Sehr geehrter Herr Otto,
mit Interesse habe ich Ihre Pressemitteilung zu den Forderungen nach einer Kulturflatrate gelesen.
Sie schreiben:
Sowohl die Einspeisung geschützter Werke
in solche Foren, als auch der Download
aus „Tauschbörsen“ geht über die der
Privatkopie zugrundeliegende Idee weit
hinaus und ist bereits nach geltendem
Recht eindeutig unzulässig.
Dieser Satz ist in der gewählten Formulierung falsch.
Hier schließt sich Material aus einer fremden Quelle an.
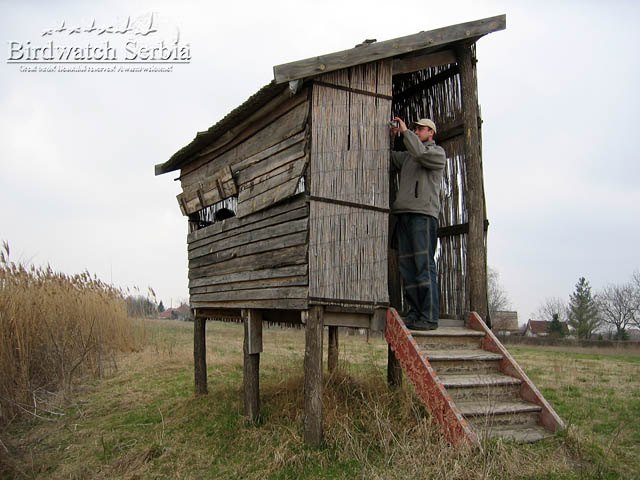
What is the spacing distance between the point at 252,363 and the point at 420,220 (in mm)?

Ich möchte Ihnen dazu ein Gegenbeispiel geben.
Wikipedia ist ein Projekt zur Erstellung einer Enzyklopädie in mehreren Sprachen. Die Texte unterliegen einer sogenannten freien Lizenz. Die Autoren erlauben, daß ihre Beiträge (die selbstverständlich urheberrechtlich geschützt sind) im Rahmen dieser Lizenz frei genutzt werden können. Dazu gehört die Modifikation der Inhalte, die Übersetzung oder beispielsweise die Integration in Anwendungen. Dies kann auch zu kommerziellen Zwecken geschehen.
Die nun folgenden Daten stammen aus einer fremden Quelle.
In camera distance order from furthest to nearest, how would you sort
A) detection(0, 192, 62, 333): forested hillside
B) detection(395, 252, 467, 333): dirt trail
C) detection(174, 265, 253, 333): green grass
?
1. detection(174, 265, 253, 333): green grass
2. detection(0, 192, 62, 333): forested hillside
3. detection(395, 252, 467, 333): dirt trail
Eine solche Anwendung ist ein Produkt eines Berliner Verlages, der seit Jahren Lob für die Digitalisierung alter Lexika einfährt. Directmedia kombinierte die hauseigene Software zur Erschließung großer Textmengen mit den Inhalten der Wikipedia. Heraus kam eine Lexikon-CD-ROM, deren dritte Auflage im Verlag Zenodot über den Buchhandel bestellbar ist. Gleichzeitig ist es den Kunden erlaubt, Kopien dieser DVD anzufertigen und beispielsweise die Inhalte auf Tauschbörsen weiterzugeben.
Die Einspeisung geschützter Werke (wie die Wikipedia eines ist) in Tauschbörsen erspart das Vorhalten teurer und aufwendiger Rechner und Bandbreiten. Es wäre für den Verlag eine Belastung, tausende Male jeweils 9 Gigabyte (der Inhalt einer Dual Layer-DVD) bereitzustellen. P2P-Anwendungen verteilen diese Last und ermöglichen die kostengünstige Verbreitung eines jungen und teilweise schon hochgelobten Nachschlagewerkes.
Herzliche Grüße,
Mathias Schindler
PS: Bitte erlauben Sie mir, Ihre Antwort zu bloggen.